▶ WHAT NEEDS TO BE DONE: Return each line in the records below that includes "United".

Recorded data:
★ ★ ★ ★ ★ ★ ★

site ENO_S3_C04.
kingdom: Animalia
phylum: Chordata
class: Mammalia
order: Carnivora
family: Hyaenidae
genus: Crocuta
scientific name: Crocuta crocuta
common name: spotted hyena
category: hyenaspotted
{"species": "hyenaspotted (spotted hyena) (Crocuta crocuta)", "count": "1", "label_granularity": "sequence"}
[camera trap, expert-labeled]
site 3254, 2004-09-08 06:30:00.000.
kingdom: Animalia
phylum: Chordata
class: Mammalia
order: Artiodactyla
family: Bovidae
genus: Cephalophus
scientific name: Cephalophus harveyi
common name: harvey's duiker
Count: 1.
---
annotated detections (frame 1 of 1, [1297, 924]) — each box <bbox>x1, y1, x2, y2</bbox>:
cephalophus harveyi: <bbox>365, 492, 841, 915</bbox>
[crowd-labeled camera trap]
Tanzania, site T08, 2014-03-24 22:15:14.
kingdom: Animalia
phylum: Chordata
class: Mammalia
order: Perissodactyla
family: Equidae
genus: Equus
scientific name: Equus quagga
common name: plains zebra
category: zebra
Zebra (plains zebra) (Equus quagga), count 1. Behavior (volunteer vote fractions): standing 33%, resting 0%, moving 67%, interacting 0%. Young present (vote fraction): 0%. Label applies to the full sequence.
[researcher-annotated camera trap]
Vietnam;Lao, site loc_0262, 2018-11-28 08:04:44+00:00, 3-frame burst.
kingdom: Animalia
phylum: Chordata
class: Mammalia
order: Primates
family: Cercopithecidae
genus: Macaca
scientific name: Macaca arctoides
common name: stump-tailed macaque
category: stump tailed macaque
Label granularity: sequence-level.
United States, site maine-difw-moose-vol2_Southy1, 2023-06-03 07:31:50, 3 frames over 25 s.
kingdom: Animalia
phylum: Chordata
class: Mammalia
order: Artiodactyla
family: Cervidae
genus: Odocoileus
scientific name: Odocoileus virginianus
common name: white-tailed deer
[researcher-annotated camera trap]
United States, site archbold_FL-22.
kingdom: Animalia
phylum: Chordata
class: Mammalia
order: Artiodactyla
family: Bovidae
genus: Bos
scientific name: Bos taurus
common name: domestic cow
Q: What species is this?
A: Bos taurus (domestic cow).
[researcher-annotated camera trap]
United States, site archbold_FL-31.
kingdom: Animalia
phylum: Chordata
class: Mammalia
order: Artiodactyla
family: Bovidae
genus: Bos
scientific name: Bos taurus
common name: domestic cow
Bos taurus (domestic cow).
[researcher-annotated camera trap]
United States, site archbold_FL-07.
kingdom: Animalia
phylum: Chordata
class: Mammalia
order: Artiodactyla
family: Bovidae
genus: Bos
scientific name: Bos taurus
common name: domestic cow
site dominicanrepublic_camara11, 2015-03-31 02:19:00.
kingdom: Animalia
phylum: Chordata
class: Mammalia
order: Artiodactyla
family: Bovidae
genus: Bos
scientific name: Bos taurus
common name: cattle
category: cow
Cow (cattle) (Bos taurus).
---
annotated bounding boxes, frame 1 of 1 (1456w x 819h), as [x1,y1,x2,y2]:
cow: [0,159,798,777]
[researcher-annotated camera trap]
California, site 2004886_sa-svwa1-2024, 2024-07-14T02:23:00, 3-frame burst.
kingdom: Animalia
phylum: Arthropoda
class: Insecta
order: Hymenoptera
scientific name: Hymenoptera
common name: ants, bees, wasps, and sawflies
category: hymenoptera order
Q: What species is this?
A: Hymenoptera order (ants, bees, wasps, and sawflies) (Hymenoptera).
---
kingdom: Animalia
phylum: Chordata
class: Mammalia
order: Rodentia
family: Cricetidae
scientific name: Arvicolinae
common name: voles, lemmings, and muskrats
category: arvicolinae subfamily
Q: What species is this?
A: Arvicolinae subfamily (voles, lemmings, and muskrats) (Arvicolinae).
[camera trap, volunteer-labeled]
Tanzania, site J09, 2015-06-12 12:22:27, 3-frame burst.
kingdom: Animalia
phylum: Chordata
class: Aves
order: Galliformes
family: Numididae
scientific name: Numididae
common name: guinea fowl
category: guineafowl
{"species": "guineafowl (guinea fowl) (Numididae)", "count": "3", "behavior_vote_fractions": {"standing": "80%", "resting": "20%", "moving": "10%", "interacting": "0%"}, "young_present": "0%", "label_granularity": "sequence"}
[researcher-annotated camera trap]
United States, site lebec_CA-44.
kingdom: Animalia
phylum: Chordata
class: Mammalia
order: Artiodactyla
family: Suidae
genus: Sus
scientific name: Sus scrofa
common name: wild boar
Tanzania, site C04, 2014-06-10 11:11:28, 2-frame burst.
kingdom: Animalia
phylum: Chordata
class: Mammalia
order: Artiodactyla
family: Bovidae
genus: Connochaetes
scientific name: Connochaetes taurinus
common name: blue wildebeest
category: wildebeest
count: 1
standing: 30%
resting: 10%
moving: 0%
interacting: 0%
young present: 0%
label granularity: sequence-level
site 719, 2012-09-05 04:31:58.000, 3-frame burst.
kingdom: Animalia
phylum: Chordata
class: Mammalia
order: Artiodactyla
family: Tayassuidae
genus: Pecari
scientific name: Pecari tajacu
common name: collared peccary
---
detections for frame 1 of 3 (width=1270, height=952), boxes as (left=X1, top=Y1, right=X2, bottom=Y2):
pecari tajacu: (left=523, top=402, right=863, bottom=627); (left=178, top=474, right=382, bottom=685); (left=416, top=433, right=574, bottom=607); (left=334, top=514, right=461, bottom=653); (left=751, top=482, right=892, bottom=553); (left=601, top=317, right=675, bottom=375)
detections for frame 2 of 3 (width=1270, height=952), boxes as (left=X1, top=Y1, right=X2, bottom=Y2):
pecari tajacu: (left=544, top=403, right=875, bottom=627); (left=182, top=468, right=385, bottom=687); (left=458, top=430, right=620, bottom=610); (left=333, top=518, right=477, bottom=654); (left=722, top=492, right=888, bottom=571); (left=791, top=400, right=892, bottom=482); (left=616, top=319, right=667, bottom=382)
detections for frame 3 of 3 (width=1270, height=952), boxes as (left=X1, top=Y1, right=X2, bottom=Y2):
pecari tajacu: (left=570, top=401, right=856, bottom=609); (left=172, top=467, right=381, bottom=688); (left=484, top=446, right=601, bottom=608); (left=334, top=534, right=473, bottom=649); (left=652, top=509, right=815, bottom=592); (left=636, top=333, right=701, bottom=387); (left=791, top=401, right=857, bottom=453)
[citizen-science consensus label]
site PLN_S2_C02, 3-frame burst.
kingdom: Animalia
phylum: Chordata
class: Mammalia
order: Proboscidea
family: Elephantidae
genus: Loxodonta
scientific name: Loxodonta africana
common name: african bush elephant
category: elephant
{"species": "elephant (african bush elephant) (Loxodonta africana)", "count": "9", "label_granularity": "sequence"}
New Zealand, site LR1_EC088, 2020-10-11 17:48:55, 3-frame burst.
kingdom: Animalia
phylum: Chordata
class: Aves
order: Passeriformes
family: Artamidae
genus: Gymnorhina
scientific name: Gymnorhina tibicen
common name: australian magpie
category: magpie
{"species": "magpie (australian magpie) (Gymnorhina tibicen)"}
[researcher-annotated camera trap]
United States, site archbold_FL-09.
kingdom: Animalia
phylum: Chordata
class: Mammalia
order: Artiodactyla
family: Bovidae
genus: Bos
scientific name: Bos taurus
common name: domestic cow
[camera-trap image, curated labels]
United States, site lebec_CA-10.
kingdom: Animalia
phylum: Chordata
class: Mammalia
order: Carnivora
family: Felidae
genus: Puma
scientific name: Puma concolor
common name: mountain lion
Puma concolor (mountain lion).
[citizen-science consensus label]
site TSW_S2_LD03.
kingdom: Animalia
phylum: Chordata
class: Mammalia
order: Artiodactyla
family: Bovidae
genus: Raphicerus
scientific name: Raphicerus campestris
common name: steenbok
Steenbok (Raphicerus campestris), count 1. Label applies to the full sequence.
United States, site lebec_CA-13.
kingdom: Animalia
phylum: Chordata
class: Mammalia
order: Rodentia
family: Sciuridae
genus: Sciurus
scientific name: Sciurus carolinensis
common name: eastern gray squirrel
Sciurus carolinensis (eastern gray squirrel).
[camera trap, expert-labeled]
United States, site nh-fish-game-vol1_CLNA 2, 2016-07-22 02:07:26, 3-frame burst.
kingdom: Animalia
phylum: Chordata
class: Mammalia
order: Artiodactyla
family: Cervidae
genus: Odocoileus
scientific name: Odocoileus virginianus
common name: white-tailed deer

★ ★ ★ ★ ★ ★ ★

▶ YOUR SOLUTION:
United States, site maine-difw-moose-vol2_Southy1, 2023-06-03 07:31:50, 3 frames over 25 s.
United States, site archbold_FL-22.
United States, site archbold_FL-31.
United States, site archbold_FL-07.
United States, site lebec_CA-44.
United States, site archbold_FL-09.
United States, site lebec_CA-10.
United States, site lebec_CA-13.
United States, site nh-fish-game-vol1_CLNA 2, 2016-07-22 02:07:26, 3-frame burst.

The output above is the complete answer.